Perkins has been a community-based cultural asset since 1977, providing visual and performing arts experiences to the South Jersey region. Stemming from its physical locations in Moorestown and Collingswood, the center provides exemplary arts experiences for all community members through its Conservatory of Music; year-round visual and performing arts instruction; 20-plus annual exhibitions; free public concerts; artist-led, in-school residency programs; a summer arts camp; folklife at Perkins; and community enrichment projects.
“When we think about, how do we continue to create a space where community is welcomed, where community is celebrated, where people can come together and find ways to communicate …” Buss noted, “that investment in the arts is essential. What we see here is an opportunity to provide social connections and meaningful connections between people that don’t know each other …
“(These grants) allow us to continue this work where we connect people.”

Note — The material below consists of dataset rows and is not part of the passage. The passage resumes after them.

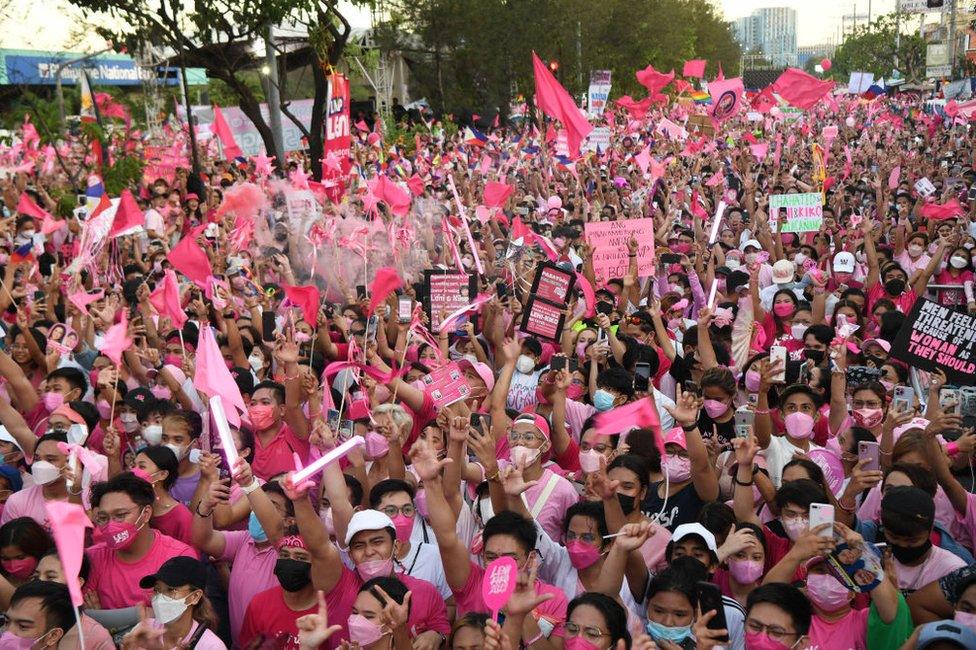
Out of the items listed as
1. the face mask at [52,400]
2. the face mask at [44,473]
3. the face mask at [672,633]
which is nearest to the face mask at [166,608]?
the face mask at [44,473]

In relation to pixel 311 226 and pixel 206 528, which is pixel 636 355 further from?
pixel 311 226

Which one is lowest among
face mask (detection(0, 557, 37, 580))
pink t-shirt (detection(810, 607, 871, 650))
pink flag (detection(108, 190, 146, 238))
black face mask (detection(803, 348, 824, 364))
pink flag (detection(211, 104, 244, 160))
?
pink t-shirt (detection(810, 607, 871, 650))

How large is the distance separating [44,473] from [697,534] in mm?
2926

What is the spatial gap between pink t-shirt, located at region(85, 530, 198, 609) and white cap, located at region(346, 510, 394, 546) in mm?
695

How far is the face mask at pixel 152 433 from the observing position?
5.33 m

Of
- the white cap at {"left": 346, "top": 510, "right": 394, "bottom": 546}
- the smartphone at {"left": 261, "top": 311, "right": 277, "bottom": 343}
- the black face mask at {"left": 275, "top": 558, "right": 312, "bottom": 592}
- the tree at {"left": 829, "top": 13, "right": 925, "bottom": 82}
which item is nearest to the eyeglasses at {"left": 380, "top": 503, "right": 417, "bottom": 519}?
the white cap at {"left": 346, "top": 510, "right": 394, "bottom": 546}

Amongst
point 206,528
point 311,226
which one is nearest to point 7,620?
point 206,528

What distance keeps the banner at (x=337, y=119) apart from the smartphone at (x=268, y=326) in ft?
16.4

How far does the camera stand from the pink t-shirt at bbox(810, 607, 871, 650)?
3436 millimetres

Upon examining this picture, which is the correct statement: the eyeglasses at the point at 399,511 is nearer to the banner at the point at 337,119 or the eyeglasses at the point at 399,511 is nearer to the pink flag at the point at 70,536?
the pink flag at the point at 70,536

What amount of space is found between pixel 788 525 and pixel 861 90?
3095 cm

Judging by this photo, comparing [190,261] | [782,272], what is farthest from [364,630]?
[782,272]

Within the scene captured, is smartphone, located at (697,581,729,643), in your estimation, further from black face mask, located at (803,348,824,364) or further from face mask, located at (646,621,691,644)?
black face mask, located at (803,348,824,364)

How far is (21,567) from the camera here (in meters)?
4.15
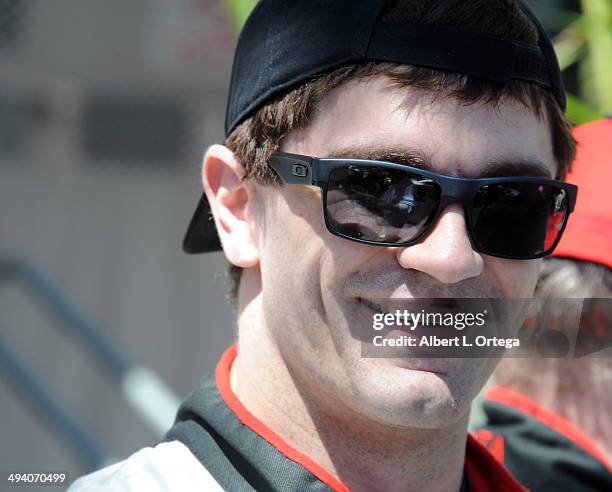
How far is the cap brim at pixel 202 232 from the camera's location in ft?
5.88

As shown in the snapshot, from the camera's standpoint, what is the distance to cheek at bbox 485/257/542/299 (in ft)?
4.71

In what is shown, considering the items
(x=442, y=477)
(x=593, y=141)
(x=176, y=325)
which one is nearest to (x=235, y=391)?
(x=442, y=477)

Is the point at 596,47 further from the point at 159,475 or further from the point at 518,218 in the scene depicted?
the point at 159,475

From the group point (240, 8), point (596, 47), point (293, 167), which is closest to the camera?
point (293, 167)

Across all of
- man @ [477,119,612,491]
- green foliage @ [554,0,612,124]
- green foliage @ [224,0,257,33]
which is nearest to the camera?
man @ [477,119,612,491]

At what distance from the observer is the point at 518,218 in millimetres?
1461

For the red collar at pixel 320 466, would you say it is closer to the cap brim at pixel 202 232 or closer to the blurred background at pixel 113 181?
the cap brim at pixel 202 232

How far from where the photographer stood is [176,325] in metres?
5.20

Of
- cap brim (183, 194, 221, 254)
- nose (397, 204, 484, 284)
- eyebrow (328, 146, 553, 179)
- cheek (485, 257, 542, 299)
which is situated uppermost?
eyebrow (328, 146, 553, 179)

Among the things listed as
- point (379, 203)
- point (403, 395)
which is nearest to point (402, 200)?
point (379, 203)

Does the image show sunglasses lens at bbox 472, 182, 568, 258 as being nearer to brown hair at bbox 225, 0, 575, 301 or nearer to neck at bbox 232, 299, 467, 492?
brown hair at bbox 225, 0, 575, 301

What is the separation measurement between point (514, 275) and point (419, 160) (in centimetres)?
26

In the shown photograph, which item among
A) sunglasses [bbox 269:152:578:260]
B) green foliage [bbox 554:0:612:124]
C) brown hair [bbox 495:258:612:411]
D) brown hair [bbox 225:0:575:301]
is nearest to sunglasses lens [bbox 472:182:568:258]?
sunglasses [bbox 269:152:578:260]

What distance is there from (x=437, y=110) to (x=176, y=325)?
3.98m
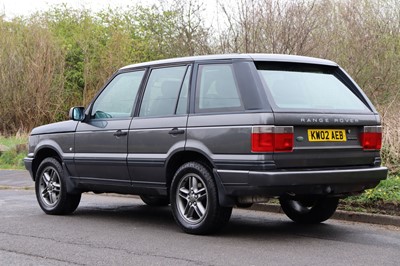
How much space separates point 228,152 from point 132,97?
190 cm

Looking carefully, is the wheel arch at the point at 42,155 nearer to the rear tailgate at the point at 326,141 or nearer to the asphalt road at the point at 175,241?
the asphalt road at the point at 175,241

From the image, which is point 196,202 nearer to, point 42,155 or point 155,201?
point 155,201

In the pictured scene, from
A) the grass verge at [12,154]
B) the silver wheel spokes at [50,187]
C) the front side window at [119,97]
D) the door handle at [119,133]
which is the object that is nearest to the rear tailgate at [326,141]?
the door handle at [119,133]

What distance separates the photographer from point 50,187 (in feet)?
30.7

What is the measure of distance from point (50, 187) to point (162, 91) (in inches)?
95.8

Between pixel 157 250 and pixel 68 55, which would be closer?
pixel 157 250

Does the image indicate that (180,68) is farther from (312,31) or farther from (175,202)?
(312,31)

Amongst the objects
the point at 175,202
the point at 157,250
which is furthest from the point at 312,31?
the point at 157,250

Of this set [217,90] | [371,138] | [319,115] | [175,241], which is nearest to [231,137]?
[217,90]

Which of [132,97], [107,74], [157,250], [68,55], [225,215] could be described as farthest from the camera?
[68,55]

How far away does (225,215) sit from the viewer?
7.16m

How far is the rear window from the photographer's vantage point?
7.06 meters

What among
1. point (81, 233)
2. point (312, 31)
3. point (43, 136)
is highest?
point (312, 31)

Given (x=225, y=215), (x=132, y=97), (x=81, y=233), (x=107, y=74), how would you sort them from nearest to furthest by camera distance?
1. (x=225, y=215)
2. (x=81, y=233)
3. (x=132, y=97)
4. (x=107, y=74)
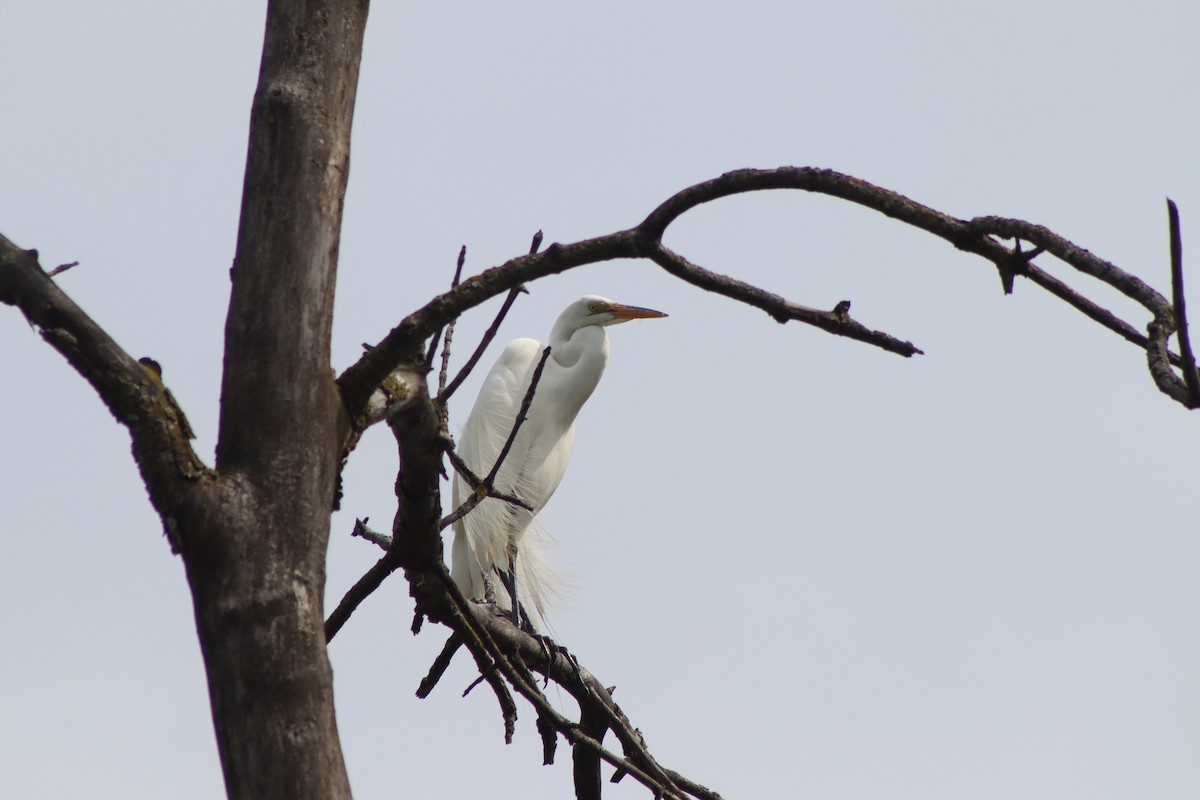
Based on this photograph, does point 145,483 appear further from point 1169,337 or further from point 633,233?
point 1169,337

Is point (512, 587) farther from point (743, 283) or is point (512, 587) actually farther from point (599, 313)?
point (743, 283)

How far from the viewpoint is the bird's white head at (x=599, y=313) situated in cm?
662

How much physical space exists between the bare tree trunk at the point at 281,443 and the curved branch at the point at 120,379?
4 cm

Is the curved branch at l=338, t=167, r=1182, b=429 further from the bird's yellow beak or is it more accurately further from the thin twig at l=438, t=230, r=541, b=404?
the bird's yellow beak

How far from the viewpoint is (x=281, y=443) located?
6.00 feet

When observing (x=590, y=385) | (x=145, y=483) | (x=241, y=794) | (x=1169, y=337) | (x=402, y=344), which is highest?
(x=590, y=385)

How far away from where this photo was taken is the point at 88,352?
5.49 feet

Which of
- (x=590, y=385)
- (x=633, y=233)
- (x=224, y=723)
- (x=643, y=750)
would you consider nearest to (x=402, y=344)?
(x=633, y=233)

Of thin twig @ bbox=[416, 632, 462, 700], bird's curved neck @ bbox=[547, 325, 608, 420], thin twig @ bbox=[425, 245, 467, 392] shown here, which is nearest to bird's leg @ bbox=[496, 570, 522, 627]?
bird's curved neck @ bbox=[547, 325, 608, 420]

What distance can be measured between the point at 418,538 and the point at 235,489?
0.78m

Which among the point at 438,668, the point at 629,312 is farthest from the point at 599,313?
the point at 438,668

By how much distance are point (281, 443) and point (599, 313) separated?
4.86 m

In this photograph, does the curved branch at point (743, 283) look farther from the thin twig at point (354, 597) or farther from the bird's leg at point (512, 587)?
the bird's leg at point (512, 587)

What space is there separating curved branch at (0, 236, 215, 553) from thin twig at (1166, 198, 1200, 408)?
3.97ft
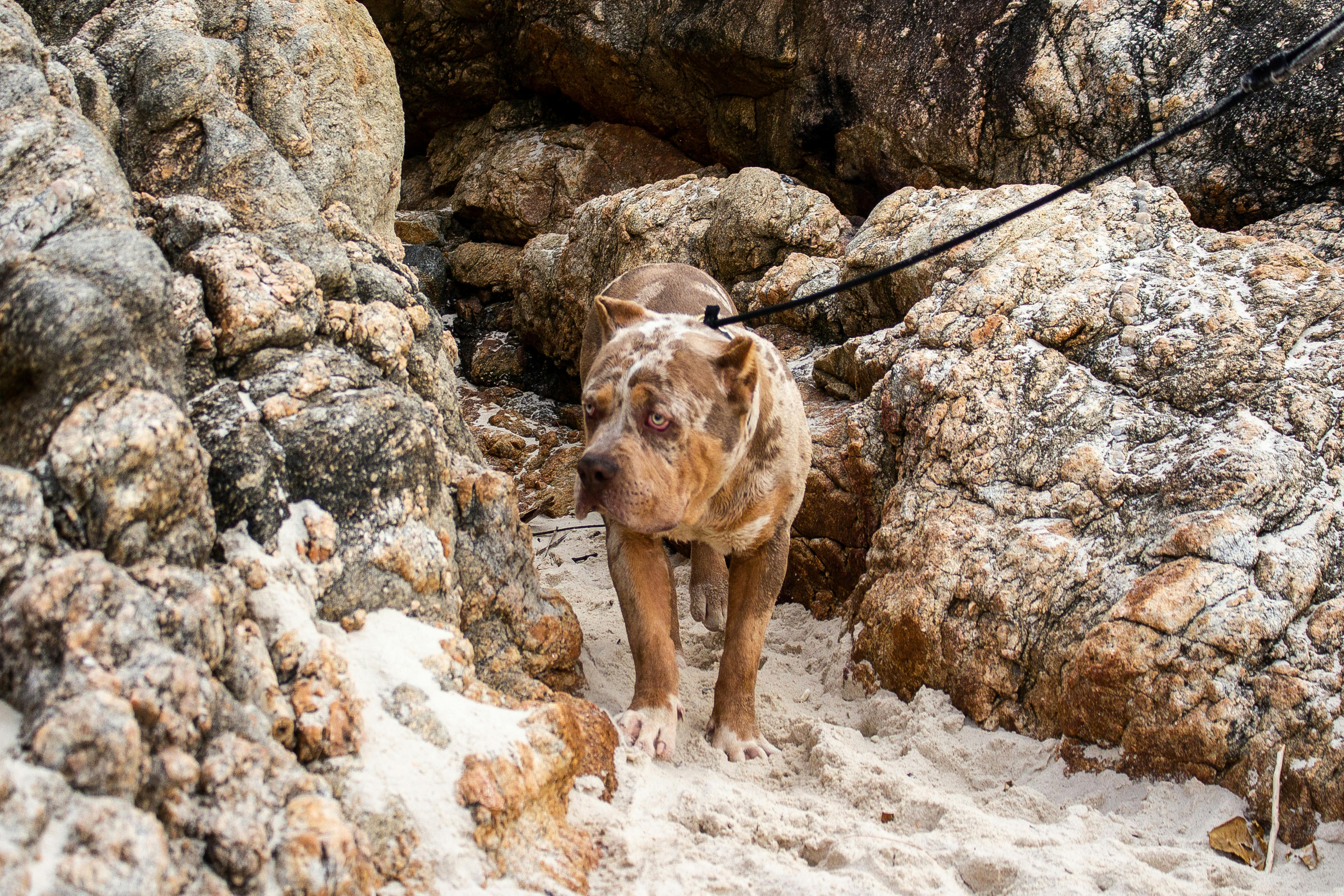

The General Operating Support funds provide crucial unrestricted funding to Perkins’ 1,200-plus community programs to support its diverse, year-round visual, musical, literary, folk and performing arts programs. They include exhibitions, concerts, community enrichment projects and support of visual and performing arts instruction.
Folk & Traditional Arts Project Grant funding supports NJ Folklife at Perkins, one of the state’s five Folklife Centers, to sustain the commitment to preserve and promote New Jersey’s rich, cultural heritage. The funding directly supports structured learning opportunities that advance skills in traditional art forms and facilitate intergenerational knowledge transfer.
Additional support for the “Paved with Promise: Local and Global Perspectives on Immigration” – administered through Wheaton Arts’ Down Jersey Folklife Center – will enable Perkins to explore individual and group immigration experiences through oral-history interviews and a small traveling exhibit.
“Perkins Center for the Arts is honored to be a trusted partner of the New Jersey State Council of the Arts in South Jersey,” Buss state. “This essential funding supports Perkins’ high-quality, free and low-cost arts experiences that serve more than 72,000 people annually,” Buss explained.
The New Jersey State Council on the Arts is a division of the New Jersey Department of State and a partner agency of the National Endowment for the Arts.